§ **WHAT IS ASKED**
Convert all of the lines below into a JSON list of strings, with one string for each line and blank lines omitted.

Records for reasoning about scenes
:::::
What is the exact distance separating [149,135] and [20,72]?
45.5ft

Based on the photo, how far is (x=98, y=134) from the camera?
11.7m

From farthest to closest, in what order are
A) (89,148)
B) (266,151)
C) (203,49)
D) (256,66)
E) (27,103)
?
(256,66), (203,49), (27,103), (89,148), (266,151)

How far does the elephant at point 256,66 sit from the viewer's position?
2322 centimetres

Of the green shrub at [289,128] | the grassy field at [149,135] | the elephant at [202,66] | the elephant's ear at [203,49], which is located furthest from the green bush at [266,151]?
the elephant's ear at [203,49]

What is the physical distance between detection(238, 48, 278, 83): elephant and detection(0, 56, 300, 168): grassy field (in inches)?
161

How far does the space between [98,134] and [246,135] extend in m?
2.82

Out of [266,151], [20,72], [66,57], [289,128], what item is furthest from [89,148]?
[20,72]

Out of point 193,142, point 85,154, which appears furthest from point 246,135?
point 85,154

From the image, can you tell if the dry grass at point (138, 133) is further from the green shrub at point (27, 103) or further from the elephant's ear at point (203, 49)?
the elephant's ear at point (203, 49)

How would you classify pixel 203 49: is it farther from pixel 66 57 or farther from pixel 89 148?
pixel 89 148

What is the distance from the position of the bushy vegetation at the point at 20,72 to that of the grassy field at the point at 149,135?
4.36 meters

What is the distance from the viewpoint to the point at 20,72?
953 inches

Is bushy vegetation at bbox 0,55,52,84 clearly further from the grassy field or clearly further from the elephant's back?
:::::
§ **COMPLETE RESPONSE**
[
  "What is the exact distance separating [149,135] and [20,72]?",
  "45.5ft",
  "Based on the photo, how far is (x=98, y=134) from the camera?",
  "11.7m",
  "From farthest to closest, in what order are",
  "A) (89,148)",
  "B) (266,151)",
  "C) (203,49)",
  "D) (256,66)",
  "E) (27,103)",
  "?",
  "(256,66), (203,49), (27,103), (89,148), (266,151)",
  "How far does the elephant at point 256,66 sit from the viewer's position?",
  "2322 centimetres",
  "Of the green shrub at [289,128] | the grassy field at [149,135] | the elephant at [202,66] | the elephant's ear at [203,49], which is located furthest from the green bush at [266,151]?",
  "the elephant's ear at [203,49]",
  "What is the physical distance between detection(238, 48, 278, 83): elephant and detection(0, 56, 300, 168): grassy field (in inches)?",
  "161",
  "How far does the space between [98,134] and [246,135] extend in m?",
  "2.82",
  "Out of [266,151], [20,72], [66,57], [289,128], what item is furthest from [89,148]?",
  "[20,72]",
  "Out of point 193,142, point 85,154, which appears furthest from point 246,135?",
  "point 85,154",
  "From the image, can you tell if the dry grass at point (138, 133) is further from the green shrub at point (27, 103) or further from the elephant's ear at point (203, 49)?",
  "the elephant's ear at point (203, 49)",
  "How would you classify pixel 203 49: is it farther from pixel 66 57 or farther from pixel 89 148?",
  "pixel 89 148",
  "What is the distance from the position of the bushy vegetation at the point at 20,72 to that of the grassy field at the point at 149,135?",
  "4.36 meters",
  "What is the distance from the viewpoint to the point at 20,72?",
  "953 inches",
  "Is bushy vegetation at bbox 0,55,52,84 clearly further from the grassy field or clearly further from the elephant's back?"
]